In order to gain insights into the causes behind these losses, a deeper investigation is warranted. We need to examine various factors such as cost structure, pricing strategies, production efficiency, and other relevant aspects to identify the underlying reasons behind the unprofitability of these categories.
November 2020 Shows Highest Sales, While December 2019 Emerges as the Most Profitable Month
As we analyze the profit and sales chart spanning from 2017 to 2020, notable patterns emerge.

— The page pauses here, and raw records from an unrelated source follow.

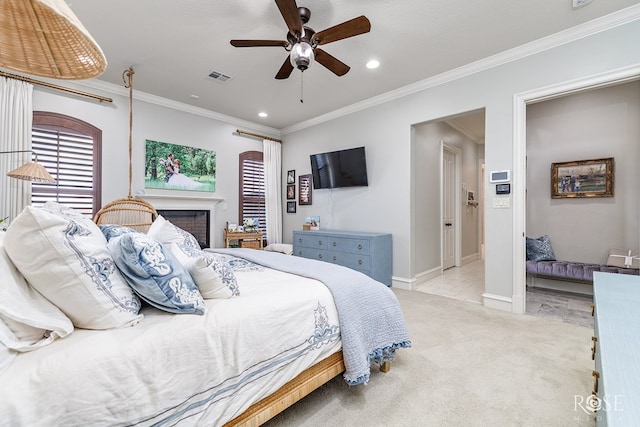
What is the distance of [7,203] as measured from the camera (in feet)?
9.91

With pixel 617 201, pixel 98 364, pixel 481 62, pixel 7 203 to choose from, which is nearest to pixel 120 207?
pixel 7 203

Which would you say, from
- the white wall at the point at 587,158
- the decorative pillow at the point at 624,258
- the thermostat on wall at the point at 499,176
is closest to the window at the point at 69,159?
the thermostat on wall at the point at 499,176

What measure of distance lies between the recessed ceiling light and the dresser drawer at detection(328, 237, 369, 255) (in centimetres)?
213

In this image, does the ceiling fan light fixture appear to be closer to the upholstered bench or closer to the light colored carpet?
the light colored carpet

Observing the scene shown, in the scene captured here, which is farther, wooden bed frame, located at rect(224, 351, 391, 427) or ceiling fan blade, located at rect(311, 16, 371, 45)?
ceiling fan blade, located at rect(311, 16, 371, 45)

December 2019 stands out as the most profitable month, generating a revenue of $17,885. On the other hand, January 2018 recorded the highest losses during this period.
Additionally, November 2020 witnessed the highest sales, reaching an impressive total of $118,448. However, it is worth noting that approximately 20% of the days in this month resulted in no profitability.
These insights highlight the fluctuations in profitability and sales throughout the analyzed timeframe, emphasizing the importance of understanding the underlying factors driving these trends.
Standard Class Shipping: An Average Processing Time of Nearly 10 Days
As we examine the shipping preferences of our customers, we observe that 59.7% of them opt for the standard class shipping mode.
However, when we evaluate the average processing time required for orders to be shipped, we uncover a notable delay of nearly 10 days.
This extended processing time could potentially contribute to customers not returning to our business, as it exceeds their expectations and may be perceived as a hindrance to a seamless shopping experience.
To address this issue and enhance customer satisfaction, it is imperative that we focus on improving our supply chain management.
By streamlining and optimizing our processes, we can expedite order processing and reduce the overall turnaround time, ensuring a more efficient and prompt delivery experience for our valued customers.
conclusion
This data analysis reveals the following key points:
Customer Acquisition: New customer acquisition experienced consistent growth in 2017 but declined since January 2018.
A fresh business strategy, such as launching a compelling marketing campaign with enticing offers,
should be developed to reverse this trend and attract new customers.
Customer Concentration: The majority of customers are concentrated in California, indicating a strong customer base in that region.
However, the company should consider expanding its customer base in other regions to reduce risk and dependency on a single state.
Customer Retention: The retention rate has shown significant growth over four years, indicating customer satisfaction.
However, almost half of the customers have not returned for subsequent transactions, emphasizing the need to collect feedback and make improvements to reduce churn and increase customer loyalty.
Purchase Patterns: Many customers make multiple transactions, with paper and binders being frequently ordered products.
However, customers who make only one order often purchase furniture, which aligns with furniture's longer-term purpose.
Marketing and retention strategies can be tailored based on these patterns.
Customer Loyalty: Implementing a point-based system to reward existing customers with vouchers for future purchases can encourage sustained patronage and foster loyalty.
Profitability Analysis: Tables and bookcases generate substantial sales but result in losses, while copiers are the most profitable category.
Further investigation is needed to understand the factors contributing to the losses and identify opportunities for improvement.
Profit and Sales Patterns: Notable patterns emerge in profit and sales over time, highlighting the most profitable and loss-making periods.
Understanding the underlying factors driving these fluctuations is crucial for decision-making.
Shipping Preferences and Processing Time: Most customers opt for standard class shipping, but the average processing time is delayed, potentially affecting customer satisfaction.
Improving supply chain management and streamlining processes can enhance efficiency and reduce turnaround time.